Bahsettiğim hafta da yine aynı şekilde, Bursa Güzelyalıda feribota ulaştım ve yerime oturup, yol boyunca uyuyarak erken kalkmış olmanın verdiği yorgunluğu bertaraf etmeye çalışıyordum. Yan tarafımda ki koltuk boş olduğu için biraz rahat eder bir şekilde uykuma devam ederken İstanbul'a ulaşmamıza yaklaşık yarım saat kala uyandım. Uyanmama sebep olan garip bir huzursuzluk vardı içimde ve oldukça rahatsız edici bir durumdu.
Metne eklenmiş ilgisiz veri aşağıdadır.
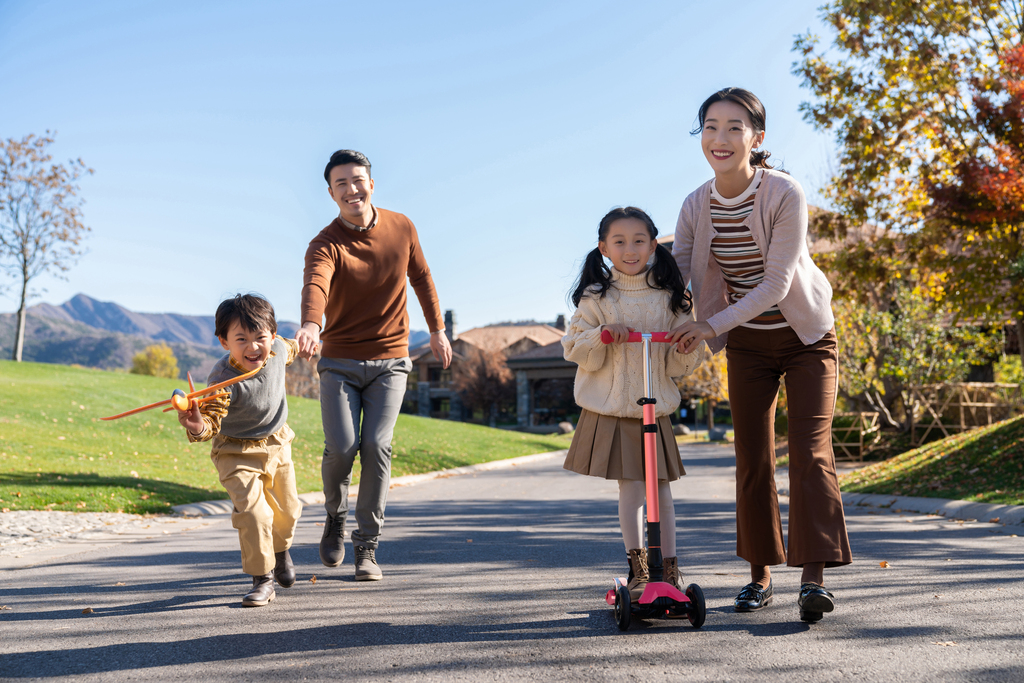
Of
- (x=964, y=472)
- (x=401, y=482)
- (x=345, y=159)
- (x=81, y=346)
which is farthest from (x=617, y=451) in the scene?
(x=81, y=346)

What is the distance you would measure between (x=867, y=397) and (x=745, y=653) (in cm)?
1506

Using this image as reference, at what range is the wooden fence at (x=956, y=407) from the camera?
15281 millimetres

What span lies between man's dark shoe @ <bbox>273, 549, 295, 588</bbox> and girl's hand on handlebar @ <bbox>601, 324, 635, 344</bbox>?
2.05m

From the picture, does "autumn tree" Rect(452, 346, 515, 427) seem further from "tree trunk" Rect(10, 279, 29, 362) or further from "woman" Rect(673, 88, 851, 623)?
"woman" Rect(673, 88, 851, 623)

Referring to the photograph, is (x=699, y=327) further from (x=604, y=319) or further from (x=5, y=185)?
(x=5, y=185)

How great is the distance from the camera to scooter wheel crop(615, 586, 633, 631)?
2.96 metres

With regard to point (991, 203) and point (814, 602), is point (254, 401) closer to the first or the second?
point (814, 602)

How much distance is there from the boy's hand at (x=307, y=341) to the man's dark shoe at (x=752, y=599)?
2212 mm

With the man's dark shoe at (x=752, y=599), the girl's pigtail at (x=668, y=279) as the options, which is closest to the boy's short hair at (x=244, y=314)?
the girl's pigtail at (x=668, y=279)

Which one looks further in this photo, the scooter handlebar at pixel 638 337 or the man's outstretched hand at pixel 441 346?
the man's outstretched hand at pixel 441 346

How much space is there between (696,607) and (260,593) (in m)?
2.01

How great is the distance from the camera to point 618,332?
3.17 metres

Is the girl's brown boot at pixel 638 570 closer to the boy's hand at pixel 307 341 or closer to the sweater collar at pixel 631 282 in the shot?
the sweater collar at pixel 631 282

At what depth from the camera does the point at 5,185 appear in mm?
31844
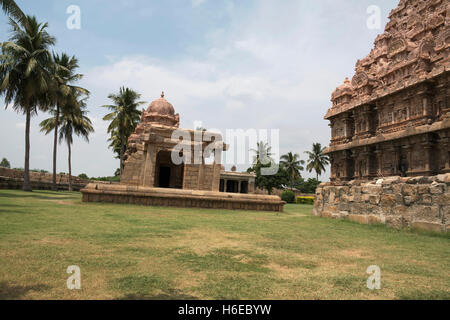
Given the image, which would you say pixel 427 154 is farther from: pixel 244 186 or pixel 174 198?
pixel 244 186

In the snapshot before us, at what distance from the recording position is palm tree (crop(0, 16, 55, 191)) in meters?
19.4

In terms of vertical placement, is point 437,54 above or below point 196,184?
above

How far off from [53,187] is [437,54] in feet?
111

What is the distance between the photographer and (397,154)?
22.5m

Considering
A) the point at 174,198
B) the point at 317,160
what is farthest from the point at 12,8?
the point at 317,160

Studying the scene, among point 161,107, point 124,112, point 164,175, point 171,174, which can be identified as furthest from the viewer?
point 124,112

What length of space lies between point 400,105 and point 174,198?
65.9ft

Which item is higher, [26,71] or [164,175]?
[26,71]

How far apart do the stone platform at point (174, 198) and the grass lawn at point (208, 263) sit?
6357 millimetres

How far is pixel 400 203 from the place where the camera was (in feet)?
24.2

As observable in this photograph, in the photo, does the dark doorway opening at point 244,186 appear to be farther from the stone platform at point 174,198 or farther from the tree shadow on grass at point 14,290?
the tree shadow on grass at point 14,290

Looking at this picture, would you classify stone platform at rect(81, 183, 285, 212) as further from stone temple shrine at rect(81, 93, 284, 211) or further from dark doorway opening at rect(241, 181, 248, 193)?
dark doorway opening at rect(241, 181, 248, 193)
Uyandıktan yaklaşık 1-2 dakika sonra, feribotun içinde birden uğultu şeklinde homurdanmalar ve devamında da çığlıklar yükselmeye başladı ki... Sebebini araştırmaya kalmadan, başımı pencere yönüne çevirdiğimde, kocaman bir yük gemisi bizim gidiş istikametimize doğru çaprazdan geliyor, bizde aynı istikamete hızlı bir şekilde gidiyorduk. Çarpışma kesin gibiydi...
Ve görünen oydu ki yaklaşık olarak 1 dakika sonra bizi korkunç bir felaket bekliyordu. Yolcular büyük bir panik haline girmiş, ne yapacaklarını bilmeden sağa sola koşturmaya başlamışlar, feribotun içinde ki çığlıklar uyuyan bütün yolcuların uyanmasına vesile olmuştu. Kimi yolcular, uykunun sarhoşluğu ile olayın vahametini anlayamamış, kimi yolcular hemen panik dalgasına kapılıp kendileri de duruma uygun davranmaya başlamışlardı. Hemen yakınımda ki 70 yaşlarında bir amca ise, hangi ara hangi dere anlamadım ama anında bir medya kuruluşu ile iletişime geçmiş, feribotun içinden canlı yayına bağlanmıştı bile...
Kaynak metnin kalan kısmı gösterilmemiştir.